For the first time, a Million-Person Rally or milyuniyya will be held in Yemen’s oil-rich eastern province of Hadramawt. It is being called milyuniyyat al-huwiya al-junubiyya or the Million-Strong Rally for Southern Identity.
The mass demonstration aims to unify all of the southern Yemeni protests against the Sanaa regime. For two years now, milyuniyya rallies have been held in Aden, the hub of southern Yemeni revolution, gathering large crowds of men from all over the southern provinces and women from less far-flung areas to give voice to the concerns of southerners before the world. The object of the April 27 rally is to commemorate the 1994 “war against the south” that led to the downfall of the southern army and the solidification of ‘Ali ‘Abdallah Salih’s rule, understood by many southerners as a northern occupation. The choice of Mukalla, Hadramawt’s main port, as the site for the demonstration is significant; only months earlier tribes gathered to form the Hadramawt Tribes Confederacy, in order to resist what is considered a systematic looting of the fruits of the land by the regime, which is distributing business deals to its cronies while marginalizing locals. The tipping point was the murder of a notable tribal sheikh at an army post, which sparked a full-blown popular uprising.
The uprising has halted oil production in this province where about 80 percent of Yemen’s oil reserves are located. The Council of Peaceful Revolution for Freedom and Independence in Hadramawt has declared Thursdays days of civil disobedience in a manner copied from other southern provinces and attracting an astonishing unanimity of popular participation. Hadramawt’s involvement in the all-southern uprising was further strengthened by the agreement declared in February from Beirut between the former southern leaders ‘Ali Salim al-Bidh and Hasan Ba‘um, two rival leaders of the uprising. The slogans for Mukalla are strongly worded, to say the least: The graphic below reads, “I am a Southerner o nation! No Yemenization after today.”

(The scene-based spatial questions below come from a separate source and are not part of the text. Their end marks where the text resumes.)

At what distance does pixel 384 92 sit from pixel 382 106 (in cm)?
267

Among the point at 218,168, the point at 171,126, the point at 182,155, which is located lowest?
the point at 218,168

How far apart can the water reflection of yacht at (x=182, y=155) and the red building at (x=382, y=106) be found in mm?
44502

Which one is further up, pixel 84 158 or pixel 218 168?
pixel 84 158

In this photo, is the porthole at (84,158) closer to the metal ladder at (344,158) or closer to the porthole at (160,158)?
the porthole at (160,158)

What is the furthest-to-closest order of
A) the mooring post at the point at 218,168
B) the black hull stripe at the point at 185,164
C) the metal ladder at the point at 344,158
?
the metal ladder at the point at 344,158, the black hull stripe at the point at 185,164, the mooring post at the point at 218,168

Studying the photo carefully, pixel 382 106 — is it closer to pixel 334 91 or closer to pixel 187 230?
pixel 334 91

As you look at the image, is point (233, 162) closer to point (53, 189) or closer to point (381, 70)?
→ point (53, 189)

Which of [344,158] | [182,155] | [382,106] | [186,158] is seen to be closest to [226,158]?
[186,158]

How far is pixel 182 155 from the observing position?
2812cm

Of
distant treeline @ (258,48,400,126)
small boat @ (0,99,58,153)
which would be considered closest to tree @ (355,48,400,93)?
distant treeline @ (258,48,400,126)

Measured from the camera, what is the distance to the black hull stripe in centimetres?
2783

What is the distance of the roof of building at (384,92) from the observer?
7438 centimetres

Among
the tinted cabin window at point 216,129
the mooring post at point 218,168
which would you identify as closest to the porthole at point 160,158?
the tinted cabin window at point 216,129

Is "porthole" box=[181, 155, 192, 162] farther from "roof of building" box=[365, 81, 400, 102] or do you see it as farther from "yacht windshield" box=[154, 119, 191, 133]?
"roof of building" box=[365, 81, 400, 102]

Still, many people in Aden are hesitant to make the 310-mile trip to Mukalla for fear of an army crackdown after the entry of forces into the area earlier this week. For those who are not willing to make the dangerous trip, another million-strong rally is planned for downtown Aden. Still, for others, like the young activist and poet Huda al-Attas, the question remains: Will such gatherings solve the problem of world indifference to southerners’ rightful demands?
The Yemeni regime in Sanaa could take this opportunity to show that the transition process agreed upon under the patronage of the GCC countries, the US and European states, and the National Dialogue conference it set in motion, are indeed peaceful and inclusive. The entry of tanks into downtown Mukalla, violence against activists in Lahij and Aden and the crackdown on the revolutionary square in al-Mansoura, where two activists remain “disappeared,” all suggest otherwise.
Editor’s Note: For background on the southern struggle, see Susanne Dahlgren, “A Snake with a Thousand Heads: The Southern Cause in Yemen,” Middle East Report 256 (Fall 2010). For background on the 1994 war, see Sheila Carapico, “From Ballot Box to Battlefield: The War of the Two ‘Alis,” Middle East Report 190 (September-October 1994).